[Crawled caption data]
=====

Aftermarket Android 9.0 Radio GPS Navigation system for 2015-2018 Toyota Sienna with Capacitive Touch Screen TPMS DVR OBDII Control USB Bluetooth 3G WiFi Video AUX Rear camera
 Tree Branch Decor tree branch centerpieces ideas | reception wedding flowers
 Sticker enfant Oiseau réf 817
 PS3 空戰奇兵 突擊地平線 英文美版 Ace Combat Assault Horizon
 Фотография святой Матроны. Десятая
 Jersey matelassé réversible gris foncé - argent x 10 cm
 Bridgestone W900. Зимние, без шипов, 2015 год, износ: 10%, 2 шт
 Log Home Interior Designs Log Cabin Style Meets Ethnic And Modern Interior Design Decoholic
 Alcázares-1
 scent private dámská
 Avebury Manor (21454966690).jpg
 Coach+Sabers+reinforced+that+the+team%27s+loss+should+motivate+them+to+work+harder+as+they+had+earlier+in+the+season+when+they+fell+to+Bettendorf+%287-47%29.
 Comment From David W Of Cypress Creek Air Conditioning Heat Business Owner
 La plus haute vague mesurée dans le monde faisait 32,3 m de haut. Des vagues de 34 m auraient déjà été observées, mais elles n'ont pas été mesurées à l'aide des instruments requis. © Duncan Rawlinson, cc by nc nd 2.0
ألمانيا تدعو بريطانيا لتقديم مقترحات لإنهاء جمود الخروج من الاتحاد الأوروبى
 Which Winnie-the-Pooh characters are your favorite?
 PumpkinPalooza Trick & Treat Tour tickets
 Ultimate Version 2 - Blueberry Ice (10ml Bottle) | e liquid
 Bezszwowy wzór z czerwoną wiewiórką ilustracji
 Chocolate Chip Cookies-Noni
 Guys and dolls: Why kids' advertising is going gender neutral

=====

What to do> From the records above, give again exactly the lines running from the line with "Tree Branch Decor" to the line with "Bridgestone W900. Зимние, без", inclusive.

Response>
 Tree Branch Decor tree branch centerpieces ideas | reception wedding flowers
 Sticker enfant Oiseau réf 817
 PS3 空戰奇兵 突擊地平線 英文美版 Ace Combat Assault Horizon
 Фотография святой Матроны. Десятая
 Jersey matelassé réversible gris foncé - argent x 10 cm
 Bridgestone W900. Зимние, без шипов, 2015 год, износ: 10%, 2 шт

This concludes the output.